Answer: Patients who are eligible for the medical marijuana program have been diagnosed with a certain serious, debilitating, or life-threatening medical condition. A registered doctor must certify eligible individuals for the program.
The following are the qualifying conditions for the New York medical marijuana program:
- Multiple sclerosis
- Parkinson’s disease
- Amyotrophic lateral sclerosis (ALS)
- Inflammatory bowel disease
- Huntington’s disease
- Spinal cord damage
- Post-traumatic stress disorder (PTSD)
- Substance use disorder
- Opioid alternative for pain that degrades functional and health capability
- Chronic or severe pain
- Cachexia or wasting syndrome
- Severe nausea
- Persistent or severe muscle spasms
Q: Where can a medical marijuana patient purchase medicine?
A: Once a medical marijuana patient registers with the Department of Health (DOH) and obtains certification, they can buy medical marijuana products from dispensing facilities run by Registered Organizations (RO) in the state of New York.
Q: What types of medical marijuana products can patients purchase at dispensaries?
A: Oils, vape pens and cartridges, tablets, capsules, as well as oral powders and sprays. Smokable medical marijuana (also known as “flower”) and edibles are prohibited.
Q: How many marijuana products can a patient possess?
A: Qualified patients can possess up to 30 days’ worth of medical marijuana products.

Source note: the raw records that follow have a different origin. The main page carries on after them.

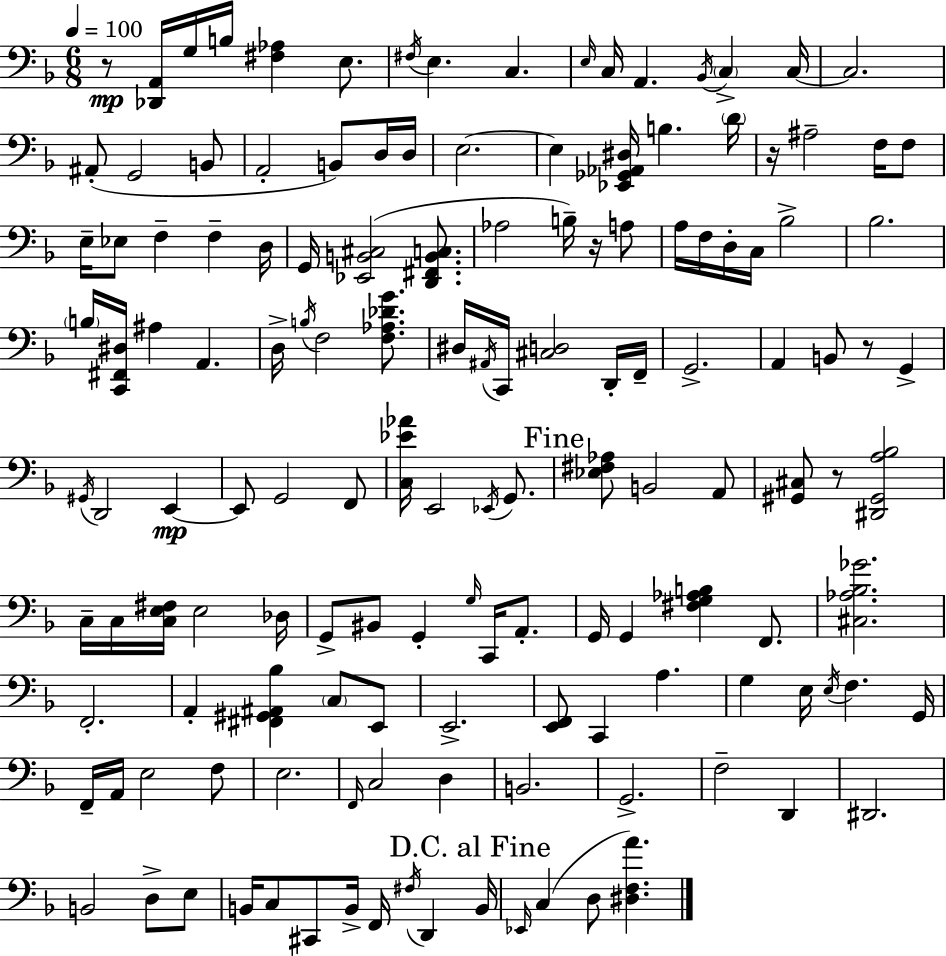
X:1
T:Untitled
M:6/8
L:1/4
K:Dm
z/2 [_D,,A,,]/4 G,/4 B,/4 [^F,_A,] E,/2 ^F,/4 E, C, E,/4 C,/4 A,, _B,,/4 C, C,/4 C,2 ^A,,/2 G,,2 B,,/2 A,,2 B,,/2 D,/4 D,/4 E,2 E, [_E,,_G,,_A,,^D,]/4 B, D/4 z/4 ^A,2 F,/4 F,/2 E,/4 _E,/2 F, F, D,/4 G,,/4 [_E,,B,,^C,]2 [D,,^F,,B,,C,]/2 _A,2 B,/4 z/4 A,/2 A,/4 F,/4 D,/4 C,/4 _B,2 _B,2 B,/4 [C,,^F,,^D,]/4 ^A, A,, D,/4 B,/4 F,2 [F,_A,_DG]/2 ^D,/4 ^A,,/4 C,,/4 [^C,D,]2 D,,/4 F,,/4 G,,2 A,, B,,/2 z/2 G,, ^G,,/4 D,,2 E,, E,,/2 G,,2 F,,/2 [C,_E_A]/4 E,,2 _E,,/4 G,,/2 [_E,^F,_A,]/2 B,,2 A,,/2 [^G,,^C,]/2 z/2 [^D,,^G,,A,_B,]2 C,/4 C,/4 [C,E,^F,]/4 E,2 _D,/4 G,,/2 ^B,,/2 G,, G,/4 C,,/4 A,,/2 G,,/4 G,, [^F,G,_A,B,] F,,/2 [^C,_A,_B,_G]2 F,,2 A,, [^F,,^G,,^A,,_B,] C,/2 E,,/2 E,,2 [E,,F,,]/2 C,, A, G, E,/4 E,/4 F, G,,/4 F,,/4 A,,/4 E,2 F,/2 E,2 F,,/4 C,2 D, B,,2 G,,2 F,2 D,, ^D,,2 B,,2 D,/2 E,/2 B,,/4 C,/2 ^C,,/2 B,,/4 F,,/4 ^F,/4 D,, B,,/4 _E,,/4 C, D,/2 [^D,F,A]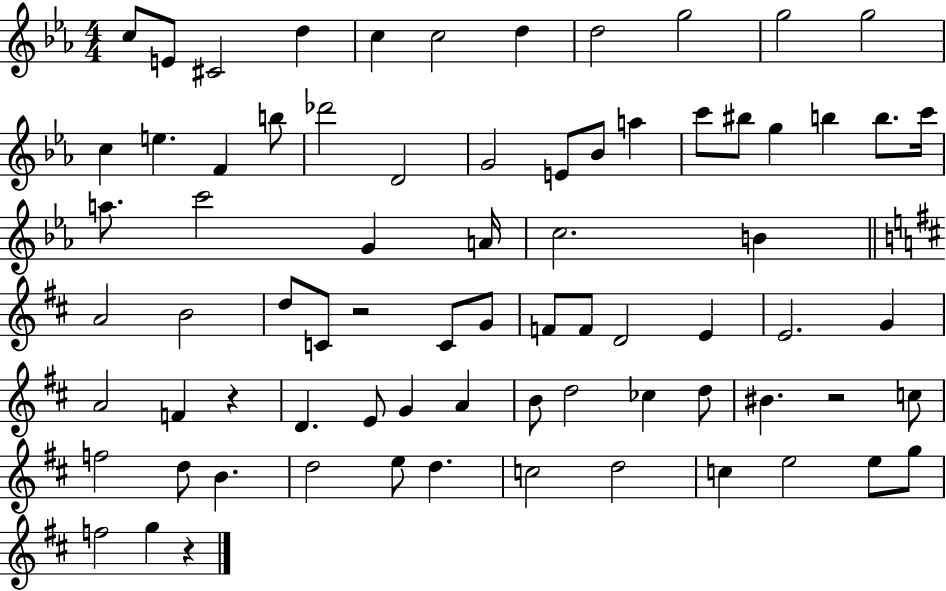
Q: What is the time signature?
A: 4/4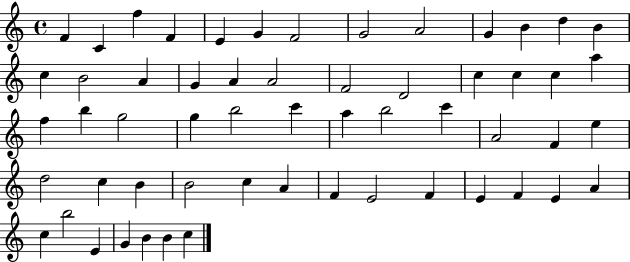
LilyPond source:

{
  \clef treble
  \time 4/4
  \defaultTimeSignature
  \key c \major
  f'4 c'4 f''4 f'4 | e'4 g'4 f'2 | g'2 a'2 | g'4 b'4 d''4 b'4 | \break c''4 b'2 a'4 | g'4 a'4 a'2 | f'2 d'2 | c''4 c''4 c''4 a''4 | \break f''4 b''4 g''2 | g''4 b''2 c'''4 | a''4 b''2 c'''4 | a'2 f'4 e''4 | \break d''2 c''4 b'4 | b'2 c''4 a'4 | f'4 e'2 f'4 | e'4 f'4 e'4 a'4 | \break c''4 b''2 e'4 | g'4 b'4 b'4 c''4 | \bar "|."
}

Q: What are the penalties for recreational marijuana possession in New York?
A: When the new law took effect on August 28, 2019, possession of less than one ounce (28 grams) of cannabis is punishable by a maximum $50 fine. Possession of between one and less than two ounces of pot carries a fine of up to $200.
Possession of between two ounces and less than eight ounces is a misdemeanor offense, which results in a maximum one-year jail term and a fine no more than $1,000. Possession of between eight ounces and less than one pound is a felony offense, punishable by a prison sentence of up to four years and a fine not exceeding $5,000.
Q: What happens to past convictions of marijuana possession after the new law passed?
A: Most past convictions for cannabis possession of 25 grams or less will be automatically expunged. The state is currently working on expunging criminal records of individuals convicted of possessing less than two ounces.
Q: What happens if I’m arrested for driving under the influence of marijuana in New York?
A: If you are caught operating a vehicle in New York while under the influence of cannabis, you could be charged with driving while ability impaired (DWAI). A first-time DWAI offense carries the same penalties as a first-time driving while intoxicated (DWI) offense, which is punishable by a maximum one-year jail sentence, driver’s license revocation for at least six months, and a fine no more than $1,000.